§ WHAT THE TASK REQUIRES: Arrange the records below as a JSON list of strings, one string per line, with blank lines skipped. Leave the pictures out of your answer.

——————

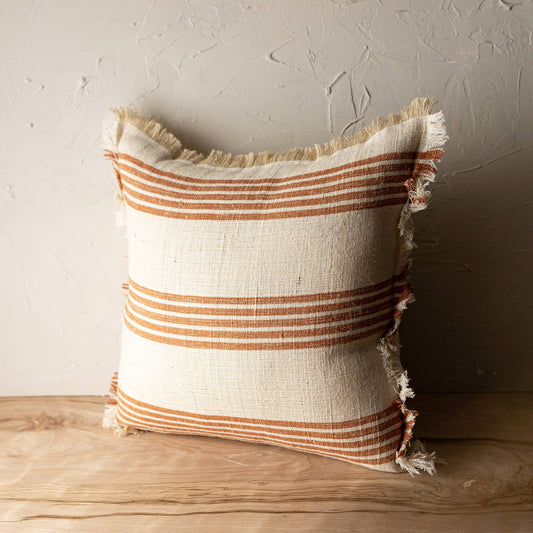 Edaline 18x18 Terracotta Striped Throw Pillow Fall Decor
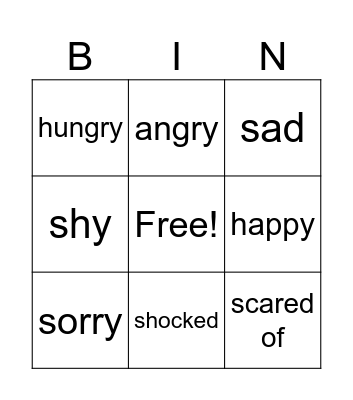 emotions Bingo Card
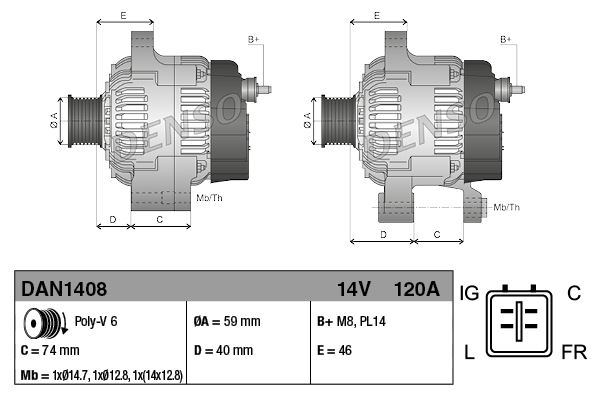 ALTERNATOR JAGUAR S-TYPE 99-08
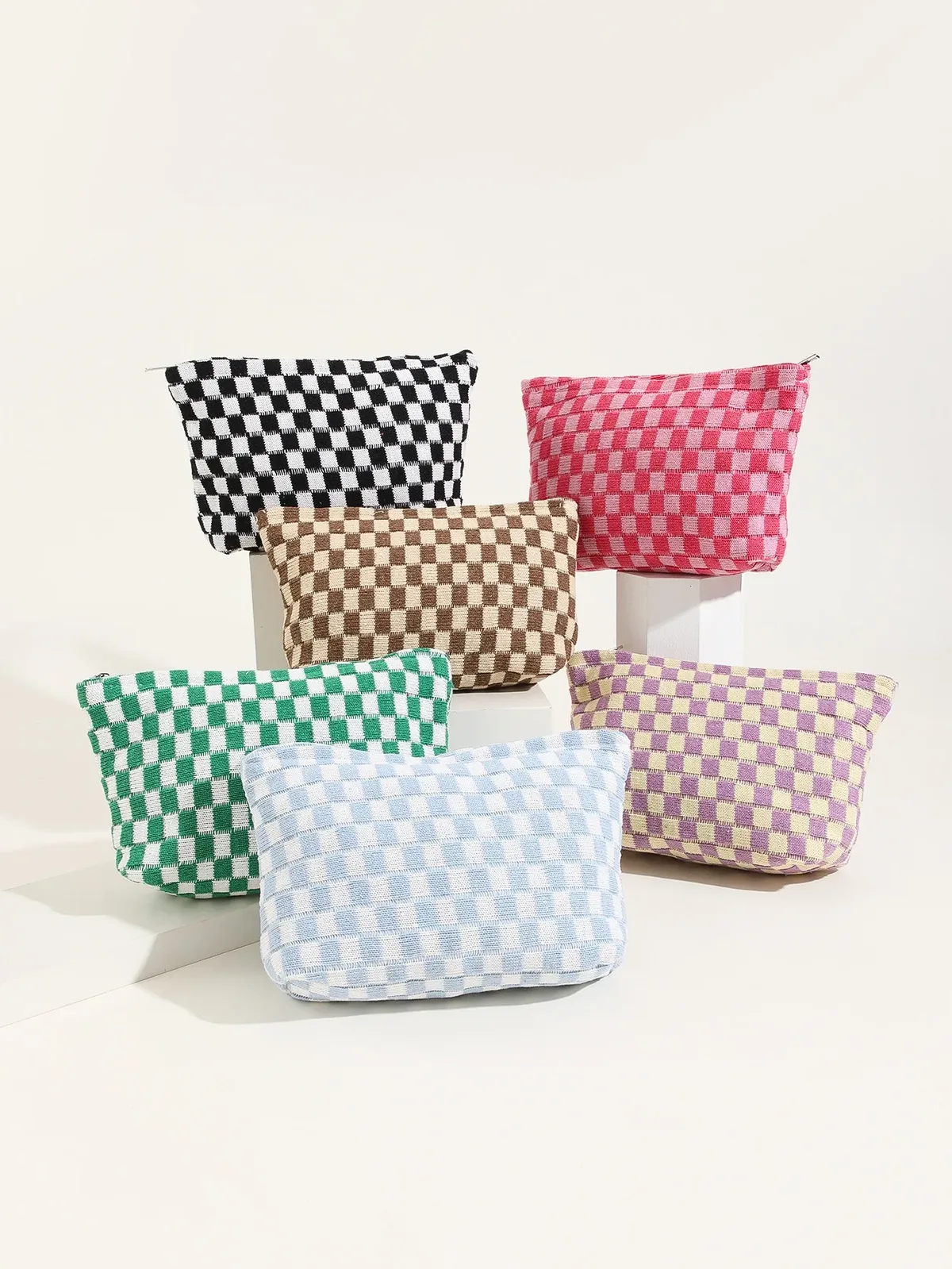 trousse de maquillage à carreaux, trousse de toilette de voyage, organisateur de pinceaux de maquillage mignons, sac de rangement d'accessoires esthétiques pour femmes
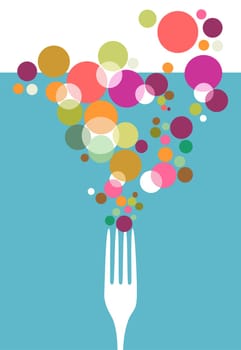 Cutlery icons. One fork silhouette with colorful circles on light blue background. Vector ilustration.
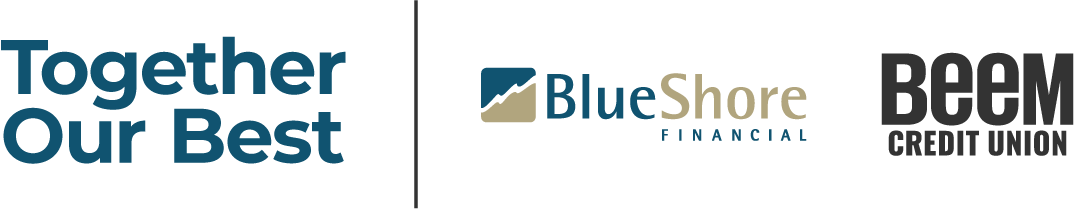 Logos of Blueshore Financial and Coastal Community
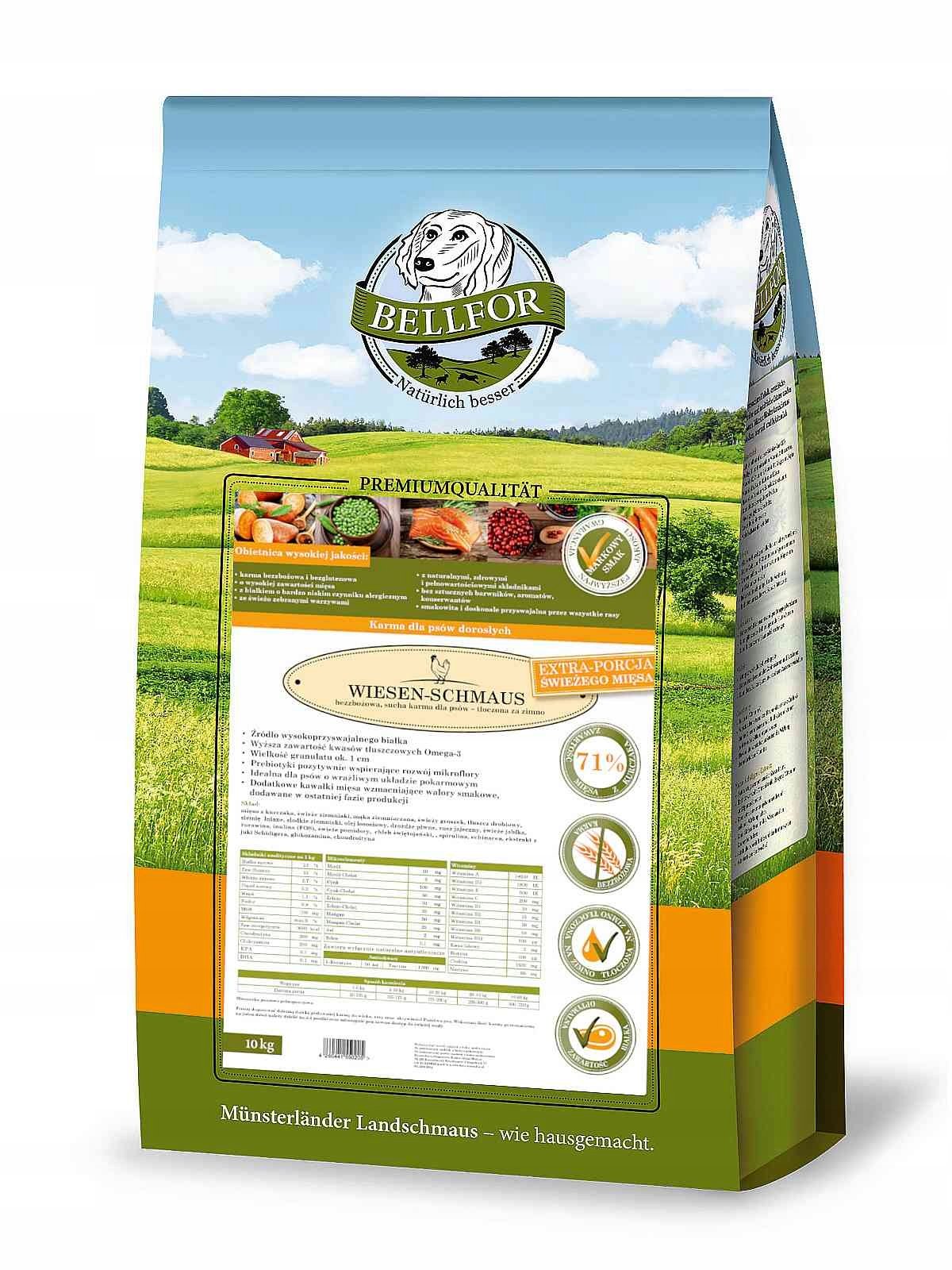 Kurczak z warzywami dla psa naturalne suplementy karma tłoczona na zimno Bellfor Wiesen Schmaus 10kg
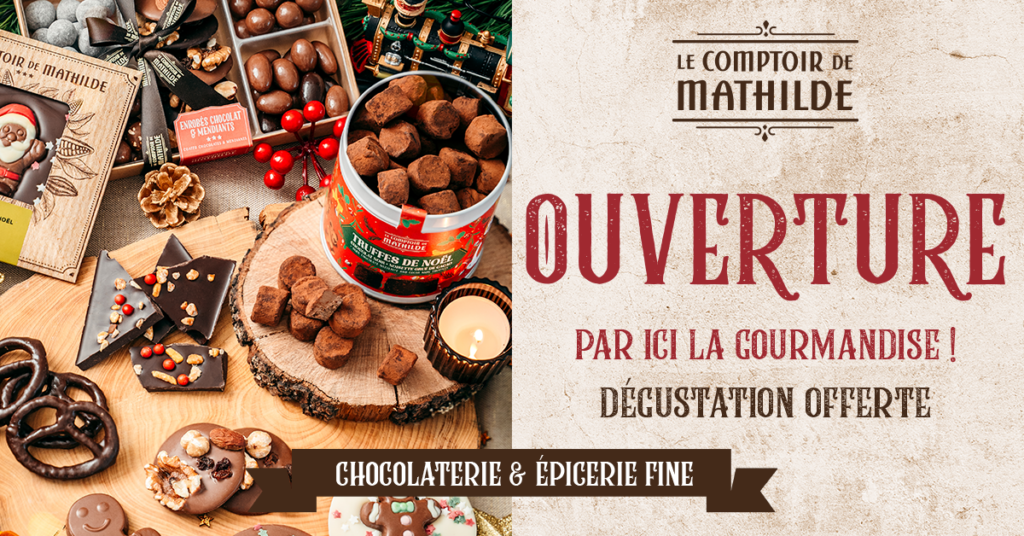 Nous sommes heureux de vous annoncer l’ouverture de la boutique Le Comptoir de Mathilde dans votre centre commercial ! 📢 Retrouvez toutes les gourmandises du Comptoir de Mathilde : chocolats, pâtes à tartiner, spécialités gourmandes et idées cadeaux vous attendent pour les fêtes de fin d'année. Vous êtes gourmands ? Eux aussi ! 😍 Ils vous attendent avec impatience ! #chocolat #gourmand #madeinfrance #ouverture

——————

§ RESPONSE TO THIS EXERCISE:
[
  " Edaline 18x18 Terracotta Striped Throw Pillow Fall Decor",
  " emotions Bingo Card",
  " ALTERNATOR JAGUAR S-TYPE 99-08",
  " trousse de maquillage à carreaux, trousse de toilette de voyage, organisateur de pinceaux de maquillage mignons, sac de rangement d'accessoires esthétiques pour femmes",
  " Cutlery icons. One fork silhouette with colorful circles on light blue background. Vector ilustration.",
  " Logos of Blueshore Financial and Coastal Community",
  " Kurczak z warzywami dla psa naturalne suplementy karma tłoczona na zimno Bellfor Wiesen Schmaus 10kg",
  " Nous sommes heureux de vous annoncer l’ouverture de la boutique Le Comptoir de Mathilde dans votre centre commercial ! 📢 Retrouvez toutes les gourmandises du Comptoir de Mathilde : chocolats, pâtes à tartiner, spécialités gourmandes et idées cadeaux vous attendent pour les fêtes de fin d'année. Vous êtes gourmands ? Eux aussi ! 😍 Ils vous attendent avec impatience ! #chocolat #gourmand #madeinfrance #ouverture"
]